In a land where all men seemed to be handsome, she was momentarily taken aback. Feeling tongue-tied like an idiot schoolgirl, she could only stare for a long moment, feeling every sense come to attention as she gazed at him. He had wavy black hair and a tan that spoke of hours in the Aegean sun. Dark eyes gravely regarded her. He seemed to fill the doorway, his head barely clearing the lintel. He was over six feet, with broad shoulders and a trim physique. The white dinner jacket he wore seemed out of place on a ship, yet suited him to perfection. Bemused, Sara wished her friend Stacy could see how the rich dressed for dinner—even on a private yacht. This man would take the crown for good looks. She felt a frisson of attraction, and the surprise shocked her out of her stupor. He'd think she was an idiot if she didn't say something.
"Can I help you?" she asked. For a moment she felt a pull like a magnet's force field, drawing her closer. Looking away for a scant second, she was vaguely pleased to note her feet were still where they had been. She hadn't made a fool of herself by closing the gap between them.
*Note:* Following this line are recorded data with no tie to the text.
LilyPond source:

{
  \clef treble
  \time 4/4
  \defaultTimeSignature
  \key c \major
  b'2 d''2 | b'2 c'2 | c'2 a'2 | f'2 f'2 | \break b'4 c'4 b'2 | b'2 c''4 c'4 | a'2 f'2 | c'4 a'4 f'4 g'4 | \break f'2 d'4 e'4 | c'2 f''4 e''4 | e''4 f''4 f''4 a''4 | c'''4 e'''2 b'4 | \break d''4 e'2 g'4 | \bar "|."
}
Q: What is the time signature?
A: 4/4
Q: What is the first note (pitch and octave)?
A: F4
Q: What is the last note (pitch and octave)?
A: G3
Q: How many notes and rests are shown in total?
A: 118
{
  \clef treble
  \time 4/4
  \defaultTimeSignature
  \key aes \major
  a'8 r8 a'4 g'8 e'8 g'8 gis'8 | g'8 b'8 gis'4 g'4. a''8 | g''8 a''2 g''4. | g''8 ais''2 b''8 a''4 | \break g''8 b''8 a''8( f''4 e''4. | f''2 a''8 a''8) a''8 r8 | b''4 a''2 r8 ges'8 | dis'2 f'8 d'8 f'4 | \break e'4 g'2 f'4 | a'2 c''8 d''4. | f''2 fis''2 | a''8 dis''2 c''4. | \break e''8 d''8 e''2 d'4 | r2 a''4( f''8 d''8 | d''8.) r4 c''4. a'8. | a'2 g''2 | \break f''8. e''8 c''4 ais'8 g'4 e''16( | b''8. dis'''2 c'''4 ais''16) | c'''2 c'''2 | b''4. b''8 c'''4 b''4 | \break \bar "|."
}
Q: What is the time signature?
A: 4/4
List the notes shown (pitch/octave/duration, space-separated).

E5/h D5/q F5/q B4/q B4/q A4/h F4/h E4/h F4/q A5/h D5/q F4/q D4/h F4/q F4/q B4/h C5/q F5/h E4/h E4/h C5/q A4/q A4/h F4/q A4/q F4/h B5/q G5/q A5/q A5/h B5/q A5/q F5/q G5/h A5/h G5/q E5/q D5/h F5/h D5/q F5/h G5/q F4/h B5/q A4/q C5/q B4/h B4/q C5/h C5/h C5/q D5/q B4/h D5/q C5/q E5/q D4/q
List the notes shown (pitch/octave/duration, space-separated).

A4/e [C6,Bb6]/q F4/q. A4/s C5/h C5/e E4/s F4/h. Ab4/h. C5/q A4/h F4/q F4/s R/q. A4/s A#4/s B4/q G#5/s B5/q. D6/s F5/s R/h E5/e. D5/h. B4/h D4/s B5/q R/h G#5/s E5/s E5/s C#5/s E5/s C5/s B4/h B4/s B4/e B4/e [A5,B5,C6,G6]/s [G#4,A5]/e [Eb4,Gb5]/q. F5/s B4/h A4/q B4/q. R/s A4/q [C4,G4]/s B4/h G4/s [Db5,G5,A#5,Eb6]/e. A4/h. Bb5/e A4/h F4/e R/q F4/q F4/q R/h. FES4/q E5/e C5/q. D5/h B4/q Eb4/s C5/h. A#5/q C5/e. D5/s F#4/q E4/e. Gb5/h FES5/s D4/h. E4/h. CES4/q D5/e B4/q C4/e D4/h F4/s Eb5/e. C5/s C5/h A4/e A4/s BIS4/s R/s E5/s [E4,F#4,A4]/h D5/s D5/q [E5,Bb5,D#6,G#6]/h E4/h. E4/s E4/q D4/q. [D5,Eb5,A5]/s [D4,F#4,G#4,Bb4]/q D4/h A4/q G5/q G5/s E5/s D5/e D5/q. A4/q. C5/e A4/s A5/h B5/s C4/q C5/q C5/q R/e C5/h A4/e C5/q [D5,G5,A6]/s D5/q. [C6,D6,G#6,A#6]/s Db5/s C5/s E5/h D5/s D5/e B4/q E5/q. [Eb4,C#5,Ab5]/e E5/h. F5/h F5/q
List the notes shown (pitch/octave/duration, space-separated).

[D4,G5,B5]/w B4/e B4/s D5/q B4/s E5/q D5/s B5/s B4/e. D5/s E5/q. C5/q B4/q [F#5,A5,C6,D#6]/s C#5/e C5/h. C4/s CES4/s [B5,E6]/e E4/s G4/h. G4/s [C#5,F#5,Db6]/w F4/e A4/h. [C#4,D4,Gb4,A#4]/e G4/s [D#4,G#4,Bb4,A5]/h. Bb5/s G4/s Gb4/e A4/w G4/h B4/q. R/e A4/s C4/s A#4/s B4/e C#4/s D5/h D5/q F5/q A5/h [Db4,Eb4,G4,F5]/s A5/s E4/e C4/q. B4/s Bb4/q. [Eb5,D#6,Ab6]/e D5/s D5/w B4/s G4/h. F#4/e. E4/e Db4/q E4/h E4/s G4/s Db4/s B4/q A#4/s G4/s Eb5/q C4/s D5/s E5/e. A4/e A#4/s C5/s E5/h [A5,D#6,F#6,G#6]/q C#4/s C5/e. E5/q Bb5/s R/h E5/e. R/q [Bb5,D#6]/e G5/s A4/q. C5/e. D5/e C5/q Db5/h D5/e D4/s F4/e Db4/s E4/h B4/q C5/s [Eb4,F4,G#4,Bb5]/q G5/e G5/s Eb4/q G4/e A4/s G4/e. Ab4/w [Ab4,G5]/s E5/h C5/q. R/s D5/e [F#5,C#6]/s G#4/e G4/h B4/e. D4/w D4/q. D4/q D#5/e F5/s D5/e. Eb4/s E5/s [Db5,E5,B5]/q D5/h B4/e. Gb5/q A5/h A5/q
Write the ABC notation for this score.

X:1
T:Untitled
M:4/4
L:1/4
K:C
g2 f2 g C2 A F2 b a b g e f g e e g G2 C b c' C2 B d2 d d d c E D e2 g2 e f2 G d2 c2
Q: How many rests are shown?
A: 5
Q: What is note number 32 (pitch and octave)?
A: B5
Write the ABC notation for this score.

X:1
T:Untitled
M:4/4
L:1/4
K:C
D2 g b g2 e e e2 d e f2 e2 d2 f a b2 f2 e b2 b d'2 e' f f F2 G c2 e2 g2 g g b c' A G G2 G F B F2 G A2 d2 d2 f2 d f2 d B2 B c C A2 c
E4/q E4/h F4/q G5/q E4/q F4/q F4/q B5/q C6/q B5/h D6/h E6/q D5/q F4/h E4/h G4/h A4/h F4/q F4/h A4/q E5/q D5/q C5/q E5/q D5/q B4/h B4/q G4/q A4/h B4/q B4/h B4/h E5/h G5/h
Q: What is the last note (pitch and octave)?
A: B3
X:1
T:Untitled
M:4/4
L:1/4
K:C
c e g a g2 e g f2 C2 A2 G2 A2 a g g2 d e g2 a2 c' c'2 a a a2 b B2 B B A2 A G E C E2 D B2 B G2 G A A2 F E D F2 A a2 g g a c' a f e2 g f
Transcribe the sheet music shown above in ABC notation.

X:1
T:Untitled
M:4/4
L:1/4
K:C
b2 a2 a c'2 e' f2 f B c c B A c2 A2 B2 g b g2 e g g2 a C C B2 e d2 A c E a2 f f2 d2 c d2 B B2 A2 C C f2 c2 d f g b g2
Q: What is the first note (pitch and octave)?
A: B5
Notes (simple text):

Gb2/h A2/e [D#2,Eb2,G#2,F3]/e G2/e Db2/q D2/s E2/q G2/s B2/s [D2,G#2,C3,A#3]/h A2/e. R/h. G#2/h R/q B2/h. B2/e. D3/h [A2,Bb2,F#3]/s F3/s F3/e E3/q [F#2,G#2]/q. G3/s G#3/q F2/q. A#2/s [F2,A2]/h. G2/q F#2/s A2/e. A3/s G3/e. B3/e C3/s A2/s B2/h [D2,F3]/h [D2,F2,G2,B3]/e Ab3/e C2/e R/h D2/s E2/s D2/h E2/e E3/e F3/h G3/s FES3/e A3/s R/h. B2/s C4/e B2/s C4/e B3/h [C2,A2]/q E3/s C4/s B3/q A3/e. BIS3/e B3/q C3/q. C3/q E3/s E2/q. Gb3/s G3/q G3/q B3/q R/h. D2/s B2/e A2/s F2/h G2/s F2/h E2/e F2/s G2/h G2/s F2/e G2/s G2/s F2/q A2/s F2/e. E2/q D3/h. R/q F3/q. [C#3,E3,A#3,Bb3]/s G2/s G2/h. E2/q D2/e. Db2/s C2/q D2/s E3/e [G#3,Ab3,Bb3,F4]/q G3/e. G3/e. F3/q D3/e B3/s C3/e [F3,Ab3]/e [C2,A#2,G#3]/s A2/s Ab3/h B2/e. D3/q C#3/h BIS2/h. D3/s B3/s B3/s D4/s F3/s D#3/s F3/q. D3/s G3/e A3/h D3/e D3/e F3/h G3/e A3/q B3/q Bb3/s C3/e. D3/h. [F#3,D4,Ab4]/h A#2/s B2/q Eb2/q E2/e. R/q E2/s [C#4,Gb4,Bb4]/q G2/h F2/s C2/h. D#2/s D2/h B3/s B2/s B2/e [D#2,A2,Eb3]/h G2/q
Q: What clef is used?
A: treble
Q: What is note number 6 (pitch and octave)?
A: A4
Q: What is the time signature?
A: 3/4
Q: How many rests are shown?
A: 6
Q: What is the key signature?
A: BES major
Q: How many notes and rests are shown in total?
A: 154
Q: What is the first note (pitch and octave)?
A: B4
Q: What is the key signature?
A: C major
"You are the chef replacing Paul?" he asked in disbelief.
Sara almost groaned in delight at the husky, sexy tone of his deep voice. She wanted to close her eyes and ask him to recite some lengthy passage just to hear him speak. But Sara Andropolous was made of sterner stuff. Tilting her head slightly, she gave a polite smile, ignoring her racing heart and replied, "I am."
Be very wary, she warned herself. This man held the key to the Konstantinos family island. She dared not do anything to jeopardize that. But for an instant she forgot all of that as she took in his stunning good looks. The tingling awareness seemed to grow with each tick of the clock.
He narrowed his eyes slightly. "I had not expected a woman so young," he said softly.